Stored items
▬▬▬▬▬▬▬▬▬▬

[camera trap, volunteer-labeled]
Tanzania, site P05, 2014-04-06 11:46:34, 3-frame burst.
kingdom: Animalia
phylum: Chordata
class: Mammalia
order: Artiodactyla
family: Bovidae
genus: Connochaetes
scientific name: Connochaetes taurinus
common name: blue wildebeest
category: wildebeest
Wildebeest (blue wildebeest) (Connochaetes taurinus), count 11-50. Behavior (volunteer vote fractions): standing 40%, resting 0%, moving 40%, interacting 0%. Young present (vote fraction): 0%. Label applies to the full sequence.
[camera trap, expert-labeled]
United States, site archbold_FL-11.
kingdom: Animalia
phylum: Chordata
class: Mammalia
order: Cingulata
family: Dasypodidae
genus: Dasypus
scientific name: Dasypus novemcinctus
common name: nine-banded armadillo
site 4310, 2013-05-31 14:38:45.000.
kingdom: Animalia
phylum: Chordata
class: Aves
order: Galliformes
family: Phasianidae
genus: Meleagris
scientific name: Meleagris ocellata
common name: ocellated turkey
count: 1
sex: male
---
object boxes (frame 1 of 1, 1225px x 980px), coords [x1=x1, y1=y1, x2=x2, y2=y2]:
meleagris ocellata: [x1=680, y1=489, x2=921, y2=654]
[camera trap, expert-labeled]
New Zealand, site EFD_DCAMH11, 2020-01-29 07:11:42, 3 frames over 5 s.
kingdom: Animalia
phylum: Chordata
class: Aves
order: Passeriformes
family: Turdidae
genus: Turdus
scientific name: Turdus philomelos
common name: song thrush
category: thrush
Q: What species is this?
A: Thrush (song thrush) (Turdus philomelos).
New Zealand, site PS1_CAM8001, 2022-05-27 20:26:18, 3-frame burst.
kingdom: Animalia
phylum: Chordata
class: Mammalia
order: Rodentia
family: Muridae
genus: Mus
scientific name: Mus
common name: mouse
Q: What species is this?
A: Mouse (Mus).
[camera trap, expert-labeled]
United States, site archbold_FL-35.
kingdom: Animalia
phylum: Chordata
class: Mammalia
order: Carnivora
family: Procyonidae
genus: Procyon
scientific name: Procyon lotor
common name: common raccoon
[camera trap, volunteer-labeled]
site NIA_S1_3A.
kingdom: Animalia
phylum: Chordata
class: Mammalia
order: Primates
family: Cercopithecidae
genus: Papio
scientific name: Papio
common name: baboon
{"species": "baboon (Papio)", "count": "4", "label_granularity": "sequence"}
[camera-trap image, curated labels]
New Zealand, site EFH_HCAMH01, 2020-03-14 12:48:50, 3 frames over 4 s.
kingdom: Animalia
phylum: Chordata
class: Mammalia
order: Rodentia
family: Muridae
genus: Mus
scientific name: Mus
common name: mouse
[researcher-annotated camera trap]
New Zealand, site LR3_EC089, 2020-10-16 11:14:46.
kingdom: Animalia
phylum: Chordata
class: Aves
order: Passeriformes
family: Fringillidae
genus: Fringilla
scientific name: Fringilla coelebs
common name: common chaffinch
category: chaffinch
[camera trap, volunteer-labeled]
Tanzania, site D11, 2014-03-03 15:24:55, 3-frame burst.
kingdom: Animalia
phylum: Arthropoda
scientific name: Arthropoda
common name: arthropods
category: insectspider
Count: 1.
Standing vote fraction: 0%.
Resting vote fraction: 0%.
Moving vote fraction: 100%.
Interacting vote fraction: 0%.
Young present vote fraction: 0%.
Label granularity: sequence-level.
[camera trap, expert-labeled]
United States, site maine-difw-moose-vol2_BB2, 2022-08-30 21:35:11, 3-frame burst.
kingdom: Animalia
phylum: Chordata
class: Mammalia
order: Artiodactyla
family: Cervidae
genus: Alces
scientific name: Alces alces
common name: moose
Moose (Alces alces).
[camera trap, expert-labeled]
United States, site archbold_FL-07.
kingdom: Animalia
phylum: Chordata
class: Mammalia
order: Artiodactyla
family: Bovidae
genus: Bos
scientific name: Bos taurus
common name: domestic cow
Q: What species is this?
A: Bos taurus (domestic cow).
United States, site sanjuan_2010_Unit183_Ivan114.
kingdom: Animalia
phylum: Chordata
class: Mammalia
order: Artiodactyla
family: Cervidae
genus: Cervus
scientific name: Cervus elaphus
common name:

▬▬▬▬▬▬▬▬▬▬

## Required action:
What is needed is an exact copy of the entries above, from the first line through the line holding "common name: ocellated turkey", with both of those lines kept; please give nothing else.

## Solution for this task:
[camera trap, volunteer-labeled]
Tanzania, site P05, 2014-04-06 11:46:34, 3-frame burst.
kingdom: Animalia
phylum: Chordata
class: Mammalia
order: Artiodactyla
family: Bovidae
genus: Connochaetes
scientific name: Connochaetes taurinus
common name: blue wildebeest
category: wildebeest
Wildebeest (blue wildebeest) (Connochaetes taurinus), count 11-50. Behavior (volunteer vote fractions): standing 40%, resting 0%, moving 40%, interacting 0%. Young present (vote fraction): 0%. Label applies to the full sequence.
[camera trap, expert-labeled]
United States, site archbold_FL-11.
kingdom: Animalia
phylum: Chordata
class: Mammalia
order: Cingulata
family: Dasypodidae
genus: Dasypus
scientific name: Dasypus novemcinctus
common name: nine-banded armadillo
site 4310, 2013-05-31 14:38:45.000.
kingdom: Animalia
phylum: Chordata
class: Aves
order: Galliformes
family: Phasianidae
genus: Meleagris
scientific name: Meleagris ocellata
common name: ocellated turkey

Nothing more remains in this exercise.